*** Begin section ***

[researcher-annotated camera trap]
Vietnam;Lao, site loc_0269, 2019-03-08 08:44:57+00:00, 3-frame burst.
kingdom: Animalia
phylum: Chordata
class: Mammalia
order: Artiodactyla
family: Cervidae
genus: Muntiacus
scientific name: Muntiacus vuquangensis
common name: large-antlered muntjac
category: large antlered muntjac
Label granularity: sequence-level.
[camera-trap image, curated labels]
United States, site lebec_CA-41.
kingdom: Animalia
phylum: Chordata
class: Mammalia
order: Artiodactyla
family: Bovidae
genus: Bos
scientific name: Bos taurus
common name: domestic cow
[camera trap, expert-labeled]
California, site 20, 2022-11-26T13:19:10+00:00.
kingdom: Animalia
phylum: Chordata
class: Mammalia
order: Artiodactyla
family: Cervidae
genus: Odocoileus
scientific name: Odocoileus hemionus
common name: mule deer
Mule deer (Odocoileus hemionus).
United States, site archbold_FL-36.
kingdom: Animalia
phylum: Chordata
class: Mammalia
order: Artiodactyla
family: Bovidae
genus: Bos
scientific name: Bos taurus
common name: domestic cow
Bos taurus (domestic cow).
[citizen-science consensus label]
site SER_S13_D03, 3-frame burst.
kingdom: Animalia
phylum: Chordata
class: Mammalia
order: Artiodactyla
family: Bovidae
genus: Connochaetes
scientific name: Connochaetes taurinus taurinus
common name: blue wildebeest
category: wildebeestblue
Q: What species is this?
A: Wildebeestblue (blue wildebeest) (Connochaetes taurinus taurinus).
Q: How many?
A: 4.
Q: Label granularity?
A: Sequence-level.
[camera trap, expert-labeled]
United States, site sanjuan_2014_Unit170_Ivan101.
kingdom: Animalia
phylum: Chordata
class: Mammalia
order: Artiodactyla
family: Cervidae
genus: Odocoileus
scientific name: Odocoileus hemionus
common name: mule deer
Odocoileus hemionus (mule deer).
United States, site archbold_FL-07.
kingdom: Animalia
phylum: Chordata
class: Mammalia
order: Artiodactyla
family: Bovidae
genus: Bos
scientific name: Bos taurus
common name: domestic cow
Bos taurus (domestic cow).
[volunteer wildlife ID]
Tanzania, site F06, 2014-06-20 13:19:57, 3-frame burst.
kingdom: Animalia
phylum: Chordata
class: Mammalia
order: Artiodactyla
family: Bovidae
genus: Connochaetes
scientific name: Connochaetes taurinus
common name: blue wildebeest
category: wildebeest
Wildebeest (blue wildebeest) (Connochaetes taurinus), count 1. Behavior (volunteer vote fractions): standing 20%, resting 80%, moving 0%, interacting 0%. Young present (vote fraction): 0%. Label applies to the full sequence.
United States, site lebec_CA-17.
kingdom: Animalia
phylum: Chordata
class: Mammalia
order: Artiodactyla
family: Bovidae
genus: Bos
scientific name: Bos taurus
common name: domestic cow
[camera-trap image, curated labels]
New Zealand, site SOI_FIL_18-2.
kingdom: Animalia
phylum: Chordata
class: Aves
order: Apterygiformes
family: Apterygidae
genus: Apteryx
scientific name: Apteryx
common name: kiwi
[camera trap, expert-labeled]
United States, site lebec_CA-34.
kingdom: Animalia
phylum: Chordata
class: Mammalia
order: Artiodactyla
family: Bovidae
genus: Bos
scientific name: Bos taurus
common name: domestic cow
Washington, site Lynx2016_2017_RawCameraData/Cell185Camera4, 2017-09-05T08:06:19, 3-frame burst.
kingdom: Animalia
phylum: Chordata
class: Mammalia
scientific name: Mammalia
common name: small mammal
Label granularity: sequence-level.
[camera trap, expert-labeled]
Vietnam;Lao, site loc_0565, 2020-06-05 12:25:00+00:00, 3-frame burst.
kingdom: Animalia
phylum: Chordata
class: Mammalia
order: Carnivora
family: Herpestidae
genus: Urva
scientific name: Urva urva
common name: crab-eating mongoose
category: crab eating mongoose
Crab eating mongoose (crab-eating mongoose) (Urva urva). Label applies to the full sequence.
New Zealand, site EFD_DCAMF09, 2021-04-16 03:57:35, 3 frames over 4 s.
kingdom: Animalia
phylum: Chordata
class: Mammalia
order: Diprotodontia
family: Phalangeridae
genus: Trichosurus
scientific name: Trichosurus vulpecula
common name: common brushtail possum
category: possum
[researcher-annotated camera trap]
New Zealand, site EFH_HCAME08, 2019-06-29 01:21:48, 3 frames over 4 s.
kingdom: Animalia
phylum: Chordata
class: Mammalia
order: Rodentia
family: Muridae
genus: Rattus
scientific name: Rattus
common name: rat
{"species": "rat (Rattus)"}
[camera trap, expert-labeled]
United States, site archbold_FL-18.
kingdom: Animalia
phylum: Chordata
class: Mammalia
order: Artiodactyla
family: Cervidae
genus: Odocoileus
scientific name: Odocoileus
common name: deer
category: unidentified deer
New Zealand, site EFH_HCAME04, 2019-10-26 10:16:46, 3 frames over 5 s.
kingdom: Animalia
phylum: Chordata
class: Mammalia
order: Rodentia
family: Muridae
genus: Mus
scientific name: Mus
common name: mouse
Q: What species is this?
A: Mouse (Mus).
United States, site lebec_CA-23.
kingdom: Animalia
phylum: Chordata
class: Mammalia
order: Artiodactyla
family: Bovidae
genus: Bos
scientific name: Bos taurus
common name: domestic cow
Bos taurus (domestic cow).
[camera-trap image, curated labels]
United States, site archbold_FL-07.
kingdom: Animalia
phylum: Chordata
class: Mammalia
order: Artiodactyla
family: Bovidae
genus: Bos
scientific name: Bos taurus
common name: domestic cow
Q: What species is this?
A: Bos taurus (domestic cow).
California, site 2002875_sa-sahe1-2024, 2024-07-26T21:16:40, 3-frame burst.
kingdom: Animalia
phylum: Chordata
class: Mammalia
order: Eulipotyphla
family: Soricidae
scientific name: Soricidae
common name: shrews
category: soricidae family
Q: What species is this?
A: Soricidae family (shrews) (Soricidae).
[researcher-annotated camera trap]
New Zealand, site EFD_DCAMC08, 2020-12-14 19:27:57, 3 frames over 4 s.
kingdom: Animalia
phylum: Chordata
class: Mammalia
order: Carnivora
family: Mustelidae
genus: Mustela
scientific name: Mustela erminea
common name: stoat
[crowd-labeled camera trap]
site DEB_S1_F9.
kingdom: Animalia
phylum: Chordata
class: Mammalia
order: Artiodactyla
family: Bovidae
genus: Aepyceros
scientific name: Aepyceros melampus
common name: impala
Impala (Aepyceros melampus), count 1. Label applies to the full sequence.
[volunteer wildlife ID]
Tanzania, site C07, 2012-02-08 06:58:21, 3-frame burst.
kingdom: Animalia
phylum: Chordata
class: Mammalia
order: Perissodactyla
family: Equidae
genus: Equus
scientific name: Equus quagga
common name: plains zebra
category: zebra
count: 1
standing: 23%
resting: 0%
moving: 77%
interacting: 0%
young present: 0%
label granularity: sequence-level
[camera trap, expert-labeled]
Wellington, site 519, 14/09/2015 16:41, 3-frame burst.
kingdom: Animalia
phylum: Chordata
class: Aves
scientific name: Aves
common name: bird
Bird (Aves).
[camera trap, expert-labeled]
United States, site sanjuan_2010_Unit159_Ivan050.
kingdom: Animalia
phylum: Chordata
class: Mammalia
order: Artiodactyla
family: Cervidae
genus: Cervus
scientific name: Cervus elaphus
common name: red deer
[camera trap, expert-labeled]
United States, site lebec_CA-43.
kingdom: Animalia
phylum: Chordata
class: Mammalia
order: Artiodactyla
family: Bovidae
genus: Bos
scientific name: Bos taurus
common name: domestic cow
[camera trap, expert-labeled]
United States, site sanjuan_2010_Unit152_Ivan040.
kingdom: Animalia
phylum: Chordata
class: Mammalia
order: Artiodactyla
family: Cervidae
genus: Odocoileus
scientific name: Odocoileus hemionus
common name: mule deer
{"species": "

*** End section ***

— Problem statement —
Write down only the number of lines that contain the string "Zealand" in the listing.

— Your solution —
5